### GOAL 1
Please retype the entries below verbatim, from the line containing "How large a" through the end of the entries, both ends included.

### DOCUMENT SEGMENT
From 1868 to 1978, the Dupuis Freres department store serviced the French Montreal community from its headquarters on St. Catherine Street, east of Saint Laurent. This thesis looks at the management strategies of Dupuis Freres through its employee newspaper, Le Duprex, from 1926 to 1946, and then at their collapse with the Dupuis Freres strike in 1952. The Dupuis Freres management retained the loyalty of its employees by using a combination of paternalism and welfare capitalism. The company supported a union, organized leisure activities, provided sales incentives and rewarded loyalty financially and socially. In addition, the store integrated its French Canadian and Catholic identity with its employees' understanding of their work to impart cultural meaning to their employment. Dupuis Freres equated support for the company with the success of the French Canadian people, and its connections with the Catholic clergy added a sacred element to its enterprise. Dupuis Freres strike in 1952 divided French Canadians along class lines, and those who supported the workers were seen by neo-nationalists as doing so at the expense of French Canadian survival.

### GOAL 2
According to the Dupuis Freres abstract, during which years of the employee newspaper Le Duprex does the thesis examine the store's management strategies?

### MATERIAL SUPPLIED
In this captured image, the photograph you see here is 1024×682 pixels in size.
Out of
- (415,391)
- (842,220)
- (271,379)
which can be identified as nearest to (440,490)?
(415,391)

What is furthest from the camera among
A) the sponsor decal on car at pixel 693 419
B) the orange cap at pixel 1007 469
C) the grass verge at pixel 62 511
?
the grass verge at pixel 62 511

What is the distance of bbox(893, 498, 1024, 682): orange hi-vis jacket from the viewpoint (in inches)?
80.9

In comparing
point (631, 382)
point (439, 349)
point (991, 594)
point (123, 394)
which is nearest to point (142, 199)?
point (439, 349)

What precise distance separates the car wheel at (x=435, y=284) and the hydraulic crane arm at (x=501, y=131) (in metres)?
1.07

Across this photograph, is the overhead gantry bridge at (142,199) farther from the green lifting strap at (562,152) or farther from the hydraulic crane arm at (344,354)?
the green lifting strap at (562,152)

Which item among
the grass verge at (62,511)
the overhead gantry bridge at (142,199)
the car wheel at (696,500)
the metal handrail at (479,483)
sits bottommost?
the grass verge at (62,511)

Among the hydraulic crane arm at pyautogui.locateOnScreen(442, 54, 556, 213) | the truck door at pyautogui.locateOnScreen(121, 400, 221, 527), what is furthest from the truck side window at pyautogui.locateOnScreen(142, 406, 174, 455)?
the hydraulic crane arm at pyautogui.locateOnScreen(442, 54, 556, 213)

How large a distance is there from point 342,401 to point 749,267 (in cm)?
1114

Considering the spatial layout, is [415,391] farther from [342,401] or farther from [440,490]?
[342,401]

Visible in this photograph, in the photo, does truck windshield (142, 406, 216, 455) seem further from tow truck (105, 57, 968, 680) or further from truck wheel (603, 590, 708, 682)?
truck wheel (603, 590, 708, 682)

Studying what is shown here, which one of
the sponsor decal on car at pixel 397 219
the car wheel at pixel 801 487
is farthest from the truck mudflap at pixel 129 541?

### EXERCISE OUTPUT 1
How large a distance is there from point 342,401 to point 749,267 (in cm)?
1114

Considering the spatial layout, is [415,391] farther from [342,401] or farther from [440,490]?
[342,401]

Visible in this photograph, in the photo, does truck windshield (142, 406, 216, 455) seem further from tow truck (105, 57, 968, 680) or further from truck wheel (603, 590, 708, 682)?
truck wheel (603, 590, 708, 682)

Studying what is shown here, which one of
the sponsor decal on car at pixel 397 219
the car wheel at pixel 801 487
is farthest from the truck mudflap at pixel 129 541?

### EXERCISE OUTPUT 2
From 1926 to 1946.